Indeed, I did not know about the LSID negotiation. In my eyes that would then be an urgent extension to the proposal, i.e. how to make LSID content negotiation, http content negotiation and the http-LSID proxy URLs work together. As future metadata formats arise, transition should be smooth: Providers can still supply old OWL for those clients which can only handle this, plus provide improved standards for those already handling it.

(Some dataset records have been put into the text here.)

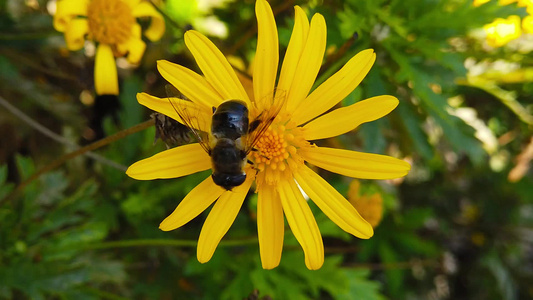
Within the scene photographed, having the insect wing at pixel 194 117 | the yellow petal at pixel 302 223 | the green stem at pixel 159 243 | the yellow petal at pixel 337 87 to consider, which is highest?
the insect wing at pixel 194 117

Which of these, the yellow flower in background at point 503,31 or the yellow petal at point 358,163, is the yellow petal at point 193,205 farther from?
the yellow flower in background at point 503,31

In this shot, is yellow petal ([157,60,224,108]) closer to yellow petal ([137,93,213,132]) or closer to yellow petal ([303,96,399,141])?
yellow petal ([137,93,213,132])

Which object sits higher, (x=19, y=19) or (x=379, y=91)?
(x=19, y=19)

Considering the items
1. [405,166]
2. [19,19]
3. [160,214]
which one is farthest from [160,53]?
[405,166]

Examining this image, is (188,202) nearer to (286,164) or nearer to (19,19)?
(286,164)

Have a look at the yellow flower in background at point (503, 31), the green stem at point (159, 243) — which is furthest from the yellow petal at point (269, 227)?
the yellow flower in background at point (503, 31)

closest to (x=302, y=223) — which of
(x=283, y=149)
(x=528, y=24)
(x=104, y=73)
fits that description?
(x=283, y=149)

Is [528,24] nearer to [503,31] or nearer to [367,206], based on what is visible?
[503,31]
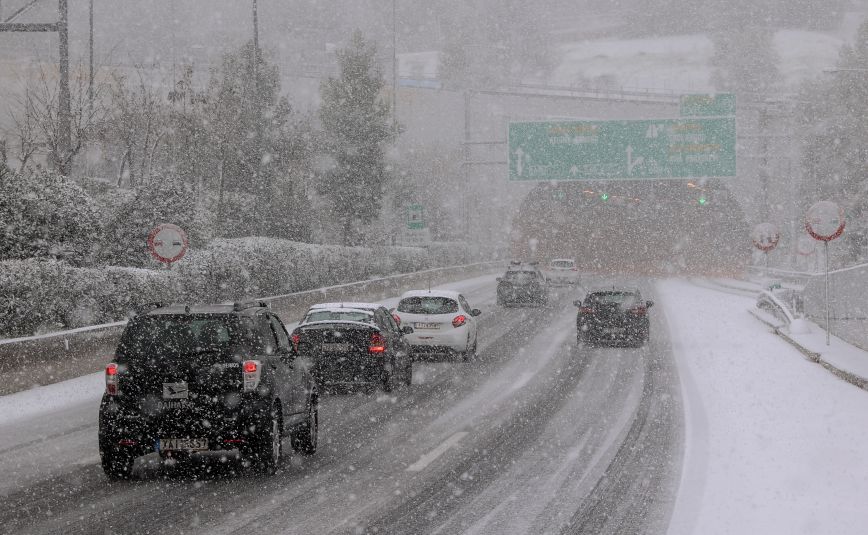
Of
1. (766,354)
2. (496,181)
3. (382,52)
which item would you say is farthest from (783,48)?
(766,354)

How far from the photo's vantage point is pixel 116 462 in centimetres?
1009

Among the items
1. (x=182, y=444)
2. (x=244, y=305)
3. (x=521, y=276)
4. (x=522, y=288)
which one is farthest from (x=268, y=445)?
(x=521, y=276)

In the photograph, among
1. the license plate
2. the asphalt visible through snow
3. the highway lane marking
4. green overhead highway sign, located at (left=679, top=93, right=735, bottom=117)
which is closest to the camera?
the asphalt visible through snow

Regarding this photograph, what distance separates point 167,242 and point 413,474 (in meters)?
11.6

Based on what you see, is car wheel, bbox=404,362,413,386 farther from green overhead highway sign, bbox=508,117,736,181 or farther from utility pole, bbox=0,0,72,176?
green overhead highway sign, bbox=508,117,736,181

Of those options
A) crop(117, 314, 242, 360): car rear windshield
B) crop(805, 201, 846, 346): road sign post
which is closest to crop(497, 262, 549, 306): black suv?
crop(805, 201, 846, 346): road sign post

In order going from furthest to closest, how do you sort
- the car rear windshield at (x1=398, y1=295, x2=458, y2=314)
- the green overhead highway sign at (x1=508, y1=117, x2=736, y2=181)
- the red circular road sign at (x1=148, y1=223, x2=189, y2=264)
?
the green overhead highway sign at (x1=508, y1=117, x2=736, y2=181), the car rear windshield at (x1=398, y1=295, x2=458, y2=314), the red circular road sign at (x1=148, y1=223, x2=189, y2=264)

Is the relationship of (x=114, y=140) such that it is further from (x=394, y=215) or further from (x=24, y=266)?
(x=24, y=266)

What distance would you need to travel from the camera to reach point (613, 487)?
9875 mm

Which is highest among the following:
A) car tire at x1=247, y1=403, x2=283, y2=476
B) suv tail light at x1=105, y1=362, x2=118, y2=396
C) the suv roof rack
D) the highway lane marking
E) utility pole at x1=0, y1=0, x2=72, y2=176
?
utility pole at x1=0, y1=0, x2=72, y2=176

Can you extend the proposal? I wonder how this would work, since any interaction according to the proposal requires a mixture of LSID and http-proxy GUIDs.

 -- Main.GregorHagedorn - 15 May 2007

Incorporating content negotiation into this proposal would be simple. Any client dereferencing a proxy version of an LSID could provide the *Accept:* HTTP header field in the request. The LSID HTTP proxy would then pass the preferred content types requested by the client on to the LSID authority responsible for the identifier being resolved, using the parameter *accepted_types* of the getMetadata(lsid, *accepted_types*) call. According to the LSID specification, the authority would then make the best effort to fulfill the request, just like any other HTTP server would.

Note that LSID content negotiation do not support the weights (q=0.5) specified by the HTTP content negotiation, but that would not be a significant problem.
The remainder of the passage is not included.